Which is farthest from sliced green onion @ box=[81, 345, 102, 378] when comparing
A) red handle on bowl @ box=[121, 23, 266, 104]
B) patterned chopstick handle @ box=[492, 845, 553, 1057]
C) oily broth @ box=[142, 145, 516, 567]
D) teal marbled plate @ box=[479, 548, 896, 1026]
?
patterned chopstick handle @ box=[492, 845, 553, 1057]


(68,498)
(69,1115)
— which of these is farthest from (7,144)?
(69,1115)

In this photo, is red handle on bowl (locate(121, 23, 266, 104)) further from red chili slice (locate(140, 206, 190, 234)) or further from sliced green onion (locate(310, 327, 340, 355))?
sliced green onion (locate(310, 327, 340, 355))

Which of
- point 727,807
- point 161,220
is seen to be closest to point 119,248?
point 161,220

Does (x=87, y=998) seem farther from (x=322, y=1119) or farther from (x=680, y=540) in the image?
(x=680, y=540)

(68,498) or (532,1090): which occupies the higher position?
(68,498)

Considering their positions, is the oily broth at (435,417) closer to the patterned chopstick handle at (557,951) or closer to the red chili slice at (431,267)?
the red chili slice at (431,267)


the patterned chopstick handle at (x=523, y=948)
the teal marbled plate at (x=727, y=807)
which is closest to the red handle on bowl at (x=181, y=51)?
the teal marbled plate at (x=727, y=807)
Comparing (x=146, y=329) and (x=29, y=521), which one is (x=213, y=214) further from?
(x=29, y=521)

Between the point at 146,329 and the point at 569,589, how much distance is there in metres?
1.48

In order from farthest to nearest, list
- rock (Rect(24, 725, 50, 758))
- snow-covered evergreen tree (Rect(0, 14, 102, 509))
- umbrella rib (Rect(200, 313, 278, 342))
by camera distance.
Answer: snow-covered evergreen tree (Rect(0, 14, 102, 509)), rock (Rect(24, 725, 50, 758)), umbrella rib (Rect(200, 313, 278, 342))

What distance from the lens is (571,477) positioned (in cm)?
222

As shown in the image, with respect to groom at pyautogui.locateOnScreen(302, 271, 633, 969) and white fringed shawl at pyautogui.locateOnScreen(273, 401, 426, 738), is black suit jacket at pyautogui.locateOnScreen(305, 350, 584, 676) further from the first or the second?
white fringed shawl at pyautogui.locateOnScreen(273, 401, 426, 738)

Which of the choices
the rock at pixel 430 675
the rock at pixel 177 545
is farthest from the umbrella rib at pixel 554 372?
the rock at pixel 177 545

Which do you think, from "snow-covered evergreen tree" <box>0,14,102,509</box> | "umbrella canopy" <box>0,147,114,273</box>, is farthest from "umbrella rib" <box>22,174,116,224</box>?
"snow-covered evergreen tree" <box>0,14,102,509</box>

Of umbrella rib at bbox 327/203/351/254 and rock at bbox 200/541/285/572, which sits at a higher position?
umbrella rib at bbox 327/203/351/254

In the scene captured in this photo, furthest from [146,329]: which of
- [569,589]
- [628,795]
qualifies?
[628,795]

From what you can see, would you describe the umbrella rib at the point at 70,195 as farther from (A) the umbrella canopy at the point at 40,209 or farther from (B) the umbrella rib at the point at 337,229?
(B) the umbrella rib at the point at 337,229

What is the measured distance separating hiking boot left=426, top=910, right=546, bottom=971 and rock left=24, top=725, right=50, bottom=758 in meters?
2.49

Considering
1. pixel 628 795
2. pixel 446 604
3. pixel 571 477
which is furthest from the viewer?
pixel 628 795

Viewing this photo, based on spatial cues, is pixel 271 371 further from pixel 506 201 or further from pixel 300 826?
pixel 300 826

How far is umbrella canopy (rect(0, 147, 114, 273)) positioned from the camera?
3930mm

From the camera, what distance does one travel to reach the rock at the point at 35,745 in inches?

Exercise directions: Swap "umbrella canopy" for "parasol canopy" in the entries from the line containing "From what you" through the end of the entries, and give those lines again with nothing else altered.

The solution:
From what you can see, would you describe the umbrella rib at the point at 70,195 as farther from (A) the parasol canopy at the point at 40,209 or farther from (B) the umbrella rib at the point at 337,229?
(B) the umbrella rib at the point at 337,229

What is the measured distance separating hiking boot left=426, top=910, right=546, bottom=971 and rock left=24, top=725, right=50, bottom=758 in meters?
2.49

Considering
1. pixel 628 795
2. pixel 446 604
3. pixel 571 477
which is furthest from the viewer?
pixel 628 795

Viewing this photo, based on spatial cues, is pixel 271 371 further from pixel 506 201 or further from pixel 300 826?
pixel 300 826

How far is parasol canopy (rect(0, 147, 114, 273)) positioned from the camera?
3930mm

From the camera, what distance does one travel to reach the rock at the point at 35,745 in inches?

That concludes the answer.